━━ AUSGANGSTEXT ━━
Piz Roseg 3937m - Nordostwand


Publiziert von whannes , 25. Mai 2011 um 19:23.

Region: Welt » Schweiz » Graubünden » Oberengadin
Tour Datum:24 Mai 2011
Hochtouren Schwierigkeit: S+
Klettern Schwierigkeit: III (UIAA-Skala)
Wegpunkte:
Geo-Tags: CH-GR   Bernina-Gruppe   Piz Bernina 
Zufahrt zum Ausgangspunkt:Mit ö.V. nach Pontresina und von dort mit dem Bike bis mindestens zum Hotel Roseg
Unterkunftmöglichkeiten:Tschiervahütte SAC

Die Nordostwand des Piz Roseg war früher mal eine klassische Eiswand. Mit der drastischen Ausaperung führt die heute gebräuchliche Route nun mal links und rechts um die vielen Felshindernisse vorbei. So kann auch heute noch ein Grossteil im Firn/Eis gemacht werden, wobei aber die Hauptschwierigkeit meist in der Überwindung eines Felsriegels in der unteren Hälfte der Wand besteht. Als Vorteil des Eisschwundes darf die Reduktion der Eisschlaggefahr erwähnt werden, ob diese aber durch die erhöhte wieder Steinschlaggefahr wettgemacht wird, bleibt wohl im Ungewissen…

Im Juli 2009 stand ich auf dem Piz Morteratsch und erblickte zum ersten Mal in die Nordostwand des Piz Roseg. Eine schöne Wand mit homogener Steilheit von 50-60°, nur einmal durch einen Felsriegel unterbrochen. Von da an war diese Wand als Fernziel gesetzt, dass ich sie bereits nach weniger als zwei Jahren habe durchsteigen dürfen, hätte ich damals bestimmt nicht gedacht. Zu Beginn dieses Jahres habe ich mit einem guten Kollegen zwei mögliche Daten fixiert, während bei der ersten Option Neuschnee das Vorhaben verunmöglichte, so klappte die Durchsteigung diese Woche bei guten Bedingungen.

Zustieg und Biwak

Da der Winterraum der Tschiervahütte derzeit nicht zugänglich ist, beschlossen wir, unseren Aufenthalt im Gebiet mit einem Biwak zu bereichern. Nach einer Recherche im Internet wusste ich, dass dies in der Region von P.2814 beim Piz Umur gut möglich sein sollte.
━━━
━━ ENTNOMMENE EINTRÄGE ━━
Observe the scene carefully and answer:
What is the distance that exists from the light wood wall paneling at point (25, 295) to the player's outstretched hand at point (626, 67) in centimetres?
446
━━━
━━ ENTNOMMENE EINTRÄGE ━━
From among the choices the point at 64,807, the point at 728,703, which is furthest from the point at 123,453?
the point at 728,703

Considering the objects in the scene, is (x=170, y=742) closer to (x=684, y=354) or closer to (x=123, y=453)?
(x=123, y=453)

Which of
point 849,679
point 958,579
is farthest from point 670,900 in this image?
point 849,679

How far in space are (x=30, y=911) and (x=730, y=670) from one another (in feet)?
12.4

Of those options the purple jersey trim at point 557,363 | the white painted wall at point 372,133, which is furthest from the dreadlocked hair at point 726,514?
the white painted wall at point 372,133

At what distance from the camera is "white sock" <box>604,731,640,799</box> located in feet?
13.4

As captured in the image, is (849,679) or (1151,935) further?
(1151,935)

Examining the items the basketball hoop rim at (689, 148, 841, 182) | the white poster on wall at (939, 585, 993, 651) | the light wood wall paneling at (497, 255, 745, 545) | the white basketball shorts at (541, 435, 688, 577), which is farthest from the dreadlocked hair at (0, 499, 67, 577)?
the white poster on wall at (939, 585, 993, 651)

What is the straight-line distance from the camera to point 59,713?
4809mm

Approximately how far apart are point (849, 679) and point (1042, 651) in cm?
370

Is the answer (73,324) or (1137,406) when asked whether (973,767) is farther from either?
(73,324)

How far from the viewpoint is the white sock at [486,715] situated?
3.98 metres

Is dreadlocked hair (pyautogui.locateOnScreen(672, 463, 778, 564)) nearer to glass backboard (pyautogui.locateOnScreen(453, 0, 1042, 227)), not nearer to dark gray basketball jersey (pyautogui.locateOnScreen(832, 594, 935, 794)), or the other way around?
━━━
━━ ENTNOMMENE EINTRÄGE ━━
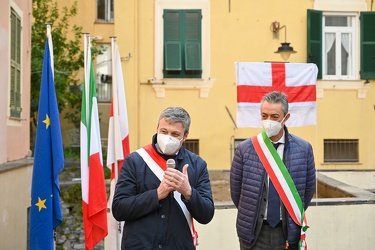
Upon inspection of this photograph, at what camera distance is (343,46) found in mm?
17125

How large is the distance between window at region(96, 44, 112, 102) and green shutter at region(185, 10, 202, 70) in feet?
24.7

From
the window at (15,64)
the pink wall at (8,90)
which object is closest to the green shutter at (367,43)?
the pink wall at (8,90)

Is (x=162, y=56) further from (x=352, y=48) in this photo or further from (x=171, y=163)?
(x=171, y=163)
━━━
# WAS ZU TUN IST:
Welche Steilheit hat die Nordostwand laut dem Bericht über den Piz Roseg?

# SCHRIFTLICHE ANTWORT:
Sie hat eine gleichmäßige Steilheit von 50-60°.